With regard to the second incident identified in Moore's complaint (co-worker statement that he was hired to meet a quota), Dartmouth says Moore never reported that event. It does, however, acknowledge that during his initial six-month probationary period, Moore periodically complained to Hathorn about unspecified incidents of co-workers being "unfair" and "lying." Several of Moore's reports were made when he telephoned Hathorn and other supervisors at home on nights and weekends. Moore was specifically instructed to: (1) deal with such issues during work hours; and (2) provide details about any offensive behavior directed at him, so that Dartmouth might formulate an appropriate response. See Exhibit F (attachment 3) to defendant's memorandum.
With regard to the comments from Moore's co-worker Shirley ("watch your back"), Dartmouth says Moore did report that the comments were made, but refused to provide sufficient details to permit any sort of investigation. Nevertheless, through a series of meetings, Dartmouth attempted to develop a better working relationship between Moore and his co-workers, some of whom said they found Moore to be "intimidating and volatile" and that they avoided him out of concern they might "set him off." According to Hathorn, Moore participated in some of those meetings and expressed satisfaction with the steps Dartmouth had taken to address his concerns. See Exhibit F to defendant's memorandum, Hathorn affidavit at ¶ 8.

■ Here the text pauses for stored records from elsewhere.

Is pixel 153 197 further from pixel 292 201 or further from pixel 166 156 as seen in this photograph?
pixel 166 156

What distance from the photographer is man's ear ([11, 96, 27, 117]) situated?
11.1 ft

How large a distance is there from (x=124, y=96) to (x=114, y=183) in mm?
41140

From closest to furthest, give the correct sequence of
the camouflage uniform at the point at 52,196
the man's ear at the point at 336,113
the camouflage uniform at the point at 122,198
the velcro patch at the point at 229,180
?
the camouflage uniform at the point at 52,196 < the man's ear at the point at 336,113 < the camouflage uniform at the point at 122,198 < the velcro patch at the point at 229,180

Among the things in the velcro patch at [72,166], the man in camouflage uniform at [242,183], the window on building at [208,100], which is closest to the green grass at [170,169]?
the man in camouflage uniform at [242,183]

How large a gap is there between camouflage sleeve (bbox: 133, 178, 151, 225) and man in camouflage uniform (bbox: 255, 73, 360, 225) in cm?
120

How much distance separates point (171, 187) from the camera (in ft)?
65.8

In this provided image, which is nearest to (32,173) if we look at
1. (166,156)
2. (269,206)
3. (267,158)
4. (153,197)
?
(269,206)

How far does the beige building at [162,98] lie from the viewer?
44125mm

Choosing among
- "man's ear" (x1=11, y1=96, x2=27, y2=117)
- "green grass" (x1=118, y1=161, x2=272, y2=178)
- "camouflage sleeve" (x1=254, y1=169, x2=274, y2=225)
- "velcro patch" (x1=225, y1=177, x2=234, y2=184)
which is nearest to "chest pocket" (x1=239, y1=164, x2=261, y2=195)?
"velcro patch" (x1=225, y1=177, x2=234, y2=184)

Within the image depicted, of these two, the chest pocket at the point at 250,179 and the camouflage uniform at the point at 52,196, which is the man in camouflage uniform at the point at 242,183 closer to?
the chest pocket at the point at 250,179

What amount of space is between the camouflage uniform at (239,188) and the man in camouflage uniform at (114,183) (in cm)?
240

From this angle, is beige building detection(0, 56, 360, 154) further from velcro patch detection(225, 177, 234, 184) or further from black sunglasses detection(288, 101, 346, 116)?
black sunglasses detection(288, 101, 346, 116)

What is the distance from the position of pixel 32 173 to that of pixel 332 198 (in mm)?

With regard to Moore's claim that co-workers blamed him for causing problems in the workplace, Dartmouth says it was never informed of that specific event (or events). Nevertheless, it recognized that Moore was having difficulty working with other employees and, therefore, convened several meetings with the custodial staff (in consultation with the Office Equal Opportunity and Affirmative Action) to discuss issues of diversity, racial tolerance, and the importance of working together as a team.
Subsequently, Moore told Ozzie Harris, the head of the OEO, that a co-worker remarked that Moore was receiving special treatment because he is black. Harris met with both Moore and the co-worker, Ray Landry. Landry acknowledged making the remark and apologized to Moore. According to both Harris and Hathorn, Moore and Landry remained on friendly terms after Landry apologized and Moore never again complained of any problems with him.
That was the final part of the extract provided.